Friday, April 8, 2011

Assumptions, Predictions, and Plans

Another old post, I really liked this one.  Although, now I think there are more options to keep steering the right way that don't necessarily involve rumble strips/feedback mechanisms.  The metaphor kinda breaks down... but, you can also steer the way by making sure you can only steer the right way. :)

Poppendieck has a beautiful quote that I really loved on this topic, I'll have to find the whole thing at some point.  But basically, "predictions don't create predictability."

--- Feb 11, 2008

One of the hardest habits to break may be the trust and reliance on our assumptions, predictions and plans. The idea that making a prediction will somehow reign in the unpredictable and lead us to reliable results. Despite repeated failures caused by the guidance of a false sense of knowledge, we continue to walk down the same path. Our reaction to the failure is to reinforce the same habit; assuming our plan was just faulty, and we should put more effort into creating better plans.  Why don't we just stop?

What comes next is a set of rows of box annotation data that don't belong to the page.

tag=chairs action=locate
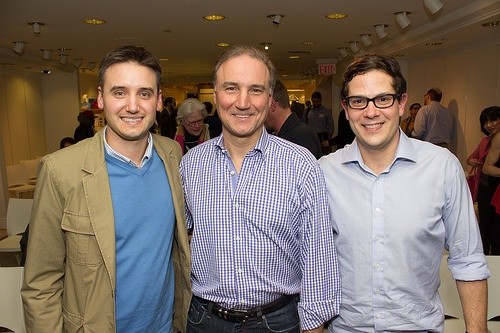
[0,159,40,333]
[438,254,500,333]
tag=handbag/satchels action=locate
[466,166,477,204]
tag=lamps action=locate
[86,61,96,71]
[12,41,24,55]
[337,47,350,59]
[394,11,412,31]
[74,59,82,68]
[31,22,41,34]
[423,0,444,16]
[270,14,282,25]
[41,48,52,61]
[360,33,372,47]
[374,23,388,40]
[58,48,70,65]
[348,40,361,54]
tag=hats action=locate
[77,111,94,124]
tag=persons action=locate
[302,91,335,156]
[73,109,96,143]
[158,96,177,140]
[176,45,343,333]
[322,90,356,150]
[411,87,454,149]
[263,79,323,160]
[202,101,223,139]
[316,53,491,333]
[482,132,500,255]
[306,101,312,110]
[59,137,75,149]
[400,103,422,138]
[466,106,500,256]
[19,43,193,333]
[173,97,210,157]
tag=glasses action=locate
[344,93,404,110]
[183,117,205,126]
[424,93,430,97]
[413,106,420,110]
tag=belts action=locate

Trying to imagine structure and order around something that is by nature unstructured and un-orderly, only provides an illusion of control. And that illusion will only lull us into more false assumptions, bad decisions and unreliable results. Instead of trying to plan your way to success, just throw your fear and discomfort out the window. Let go of any illusion that you have control, that you know what your customers want, that your solution will solve their problem. Because you know what? You don’t know that. You just want to think you do.

So how do we get to reliable results, despite an unreliable world? By creating knowledge. So your customers have a problem to solve. How do you KNOW that your solution will solve their problem? When you’ve solved it. That’s right, not any sooner. At that point, you will be able to grasp onto a tangible reality that you have created value for your customer. This is knowledge.

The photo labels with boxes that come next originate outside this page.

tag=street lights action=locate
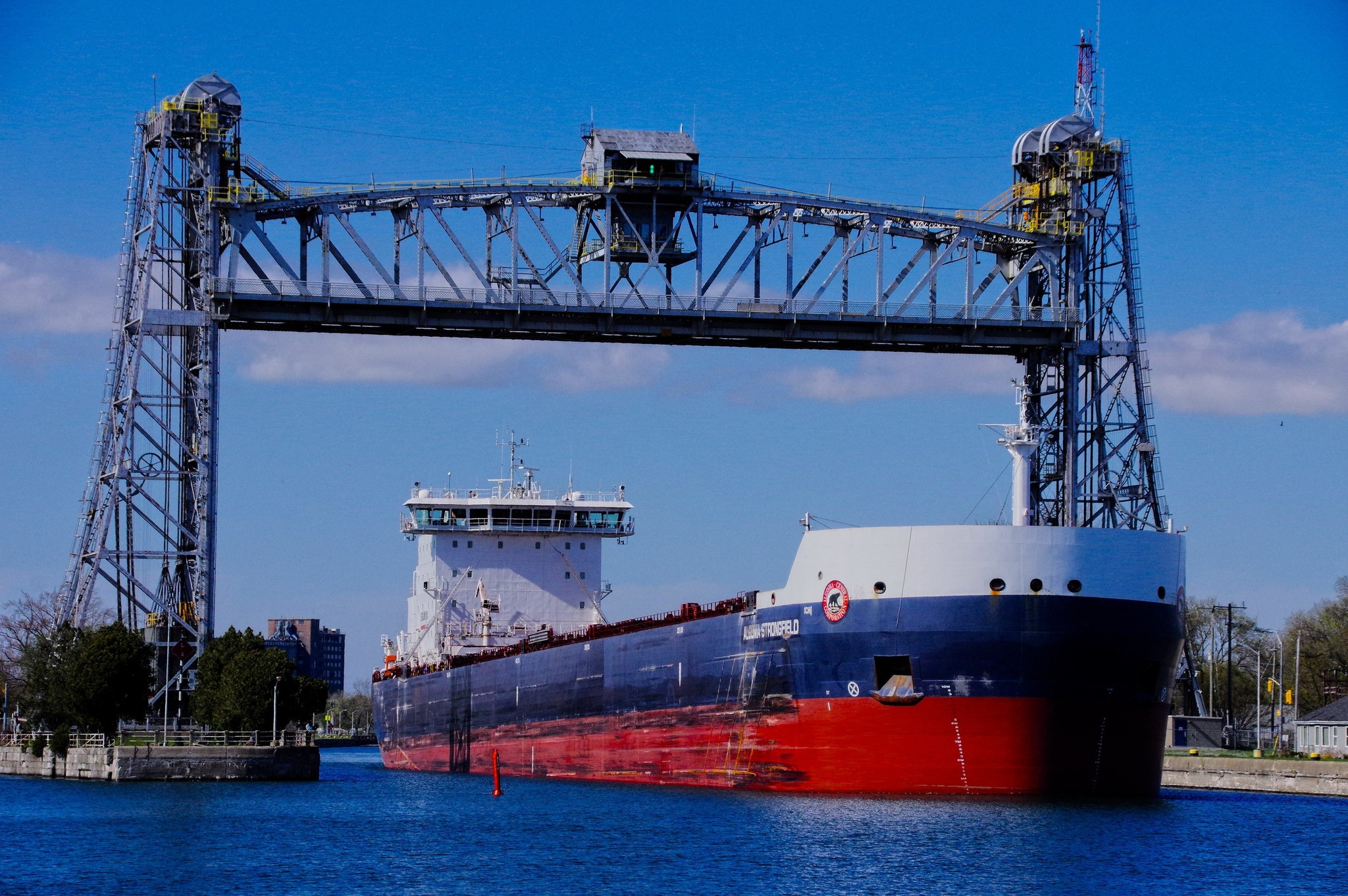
[338,709,347,735]
[1234,643,1260,749]
[273,677,282,741]
[1269,630,1282,749]
[351,710,359,735]
[327,708,335,734]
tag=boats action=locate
[372,374,1187,807]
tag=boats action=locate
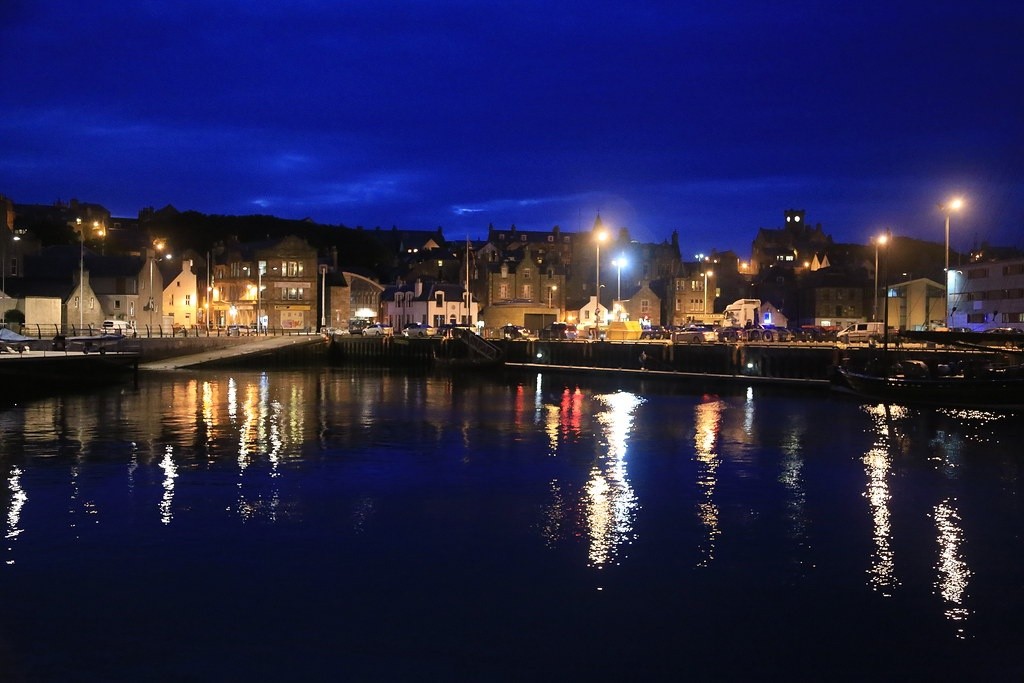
[839,360,1024,409]
[432,346,505,378]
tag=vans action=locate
[101,320,137,338]
[837,322,886,344]
[947,328,971,333]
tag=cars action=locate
[539,322,578,341]
[888,326,899,334]
[362,323,394,336]
[641,325,661,339]
[670,325,717,345]
[350,320,370,335]
[226,325,256,336]
[500,326,531,342]
[713,326,747,342]
[402,324,438,336]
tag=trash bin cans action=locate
[231,328,239,337]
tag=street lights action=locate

Suppose your code needs to find the latest edition of a book. How do you KNOW that your code does that? You test it. At that point, you know that under some specific conditions, the code behaves as you expect. It’s concrete feedback on reality... its knowledge. How do you know that in creating this new feature, you didn’t just break the one you wrote last month? Again, through feedback. If there are tests in place to protect all existing functionality, you already know.

Even if you don’t know where you are headed, you can still steer in the right direction to reliable value. At every possible opportunity, instrument your process with feedback that builds knowledge, and let that knowledge guide you to delivering reliable value. Get your software in your customer’s hands as often as possible, so you know if you’ve added value. And if not, adjust. Find out if that code really does what you think, test your assumptions. The longer you go without feedback, the further you are likely to be off track.
Create knowledge. And Let it do the steering.